Ok, never even thought of moths in my yarn and such. Oh the things to learn as a newbie. I am already thinking stash (the quilter in me) but I think I better work on storage and moth repellents also. Thanks for the heads up


----------



## Forerunner (Mar 23, 2007)

I've not seen evidence of this catastrophe brewing in my stash.
I've only seen one incidence here, and that was an Irish wool sweater of Wendy's that had a spot appear in the shoulder. 
I do wonder when...not if, it will hit.
I have grain moths occasionally and foolishly making their presence known during the winter, due to the seed and produce processing and dehydrating going on in here.
Every one of those gets run down and smushed by yours truly. 

I've seen Cyndi's stash, and it looks as vulnerable as any.
Perhaps she might share her thoughts/methods with us ?


----------



## 7thswan (Nov 18, 2008)

Here, I lined a walk in closet with cedar sheets, comes real thin like chipped plywood. Lined the shelves and all. Still keep the roving in plastic and spray occasionally Cedar oil around the entrance to the closet door. The rest (anything edible) in plastic totes. The entire upstairs(2 rooms) is closed to the rest of the house, that's where all the fiber equipment is kept.Lavender is also up there, so far it's been safe.


----------



## Marchwind (May 10, 2002)

7thswan I should have added Cedar oil to my list, it also works very well.


----------



## RedDirt Cowgirl (Sep 21, 2010)

Yoikes! You saved me from thinking freezing would kill eggs. I was doing this for newly acquired vintage coats, now I see the error of my ways and why I keep finding moth holes.

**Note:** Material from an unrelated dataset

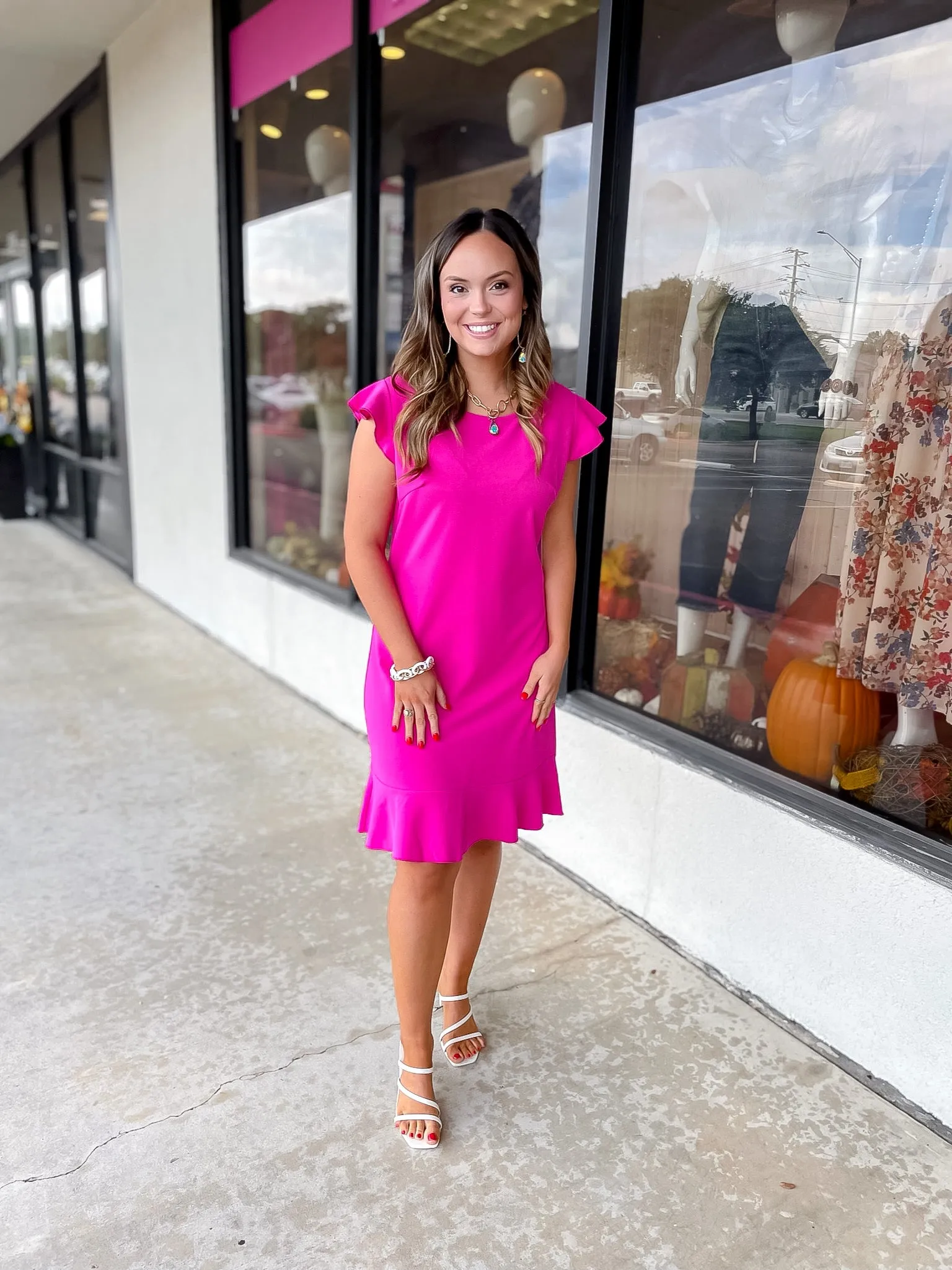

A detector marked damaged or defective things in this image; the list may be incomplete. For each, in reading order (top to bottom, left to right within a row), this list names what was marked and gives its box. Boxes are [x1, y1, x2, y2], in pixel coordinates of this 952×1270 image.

I was moved to go to my first source in pest management, UCDavis. http://www.ipm.ucdavis.edu/PMG/PESTNOTES/pn7435.html

Here's some of what they had to say about moth balls:
If placed in contact with plastic buttons, hangers, or garment bags, they may cause the plastic to soften and melt into the fabric. As these chemicals evaporate, they produce vapors that, in sufficient concentration, will slowly kill insects. The vapors build up to the required concentration only in an airtight container. If the container is not airtight, the chemicals only weakly repel adults and any larvae already on clothes continue to feed.

Doesn't sound very effective, I think your heating process and then sealing in airtight containers is the best solution. (My guilt is a heavy burden, but I don't know how I survived before zip-lock bags) I've used the traps & never found a moth, just more holes. A friend sez never wear silk or wool to the theater. The battle is on!


----------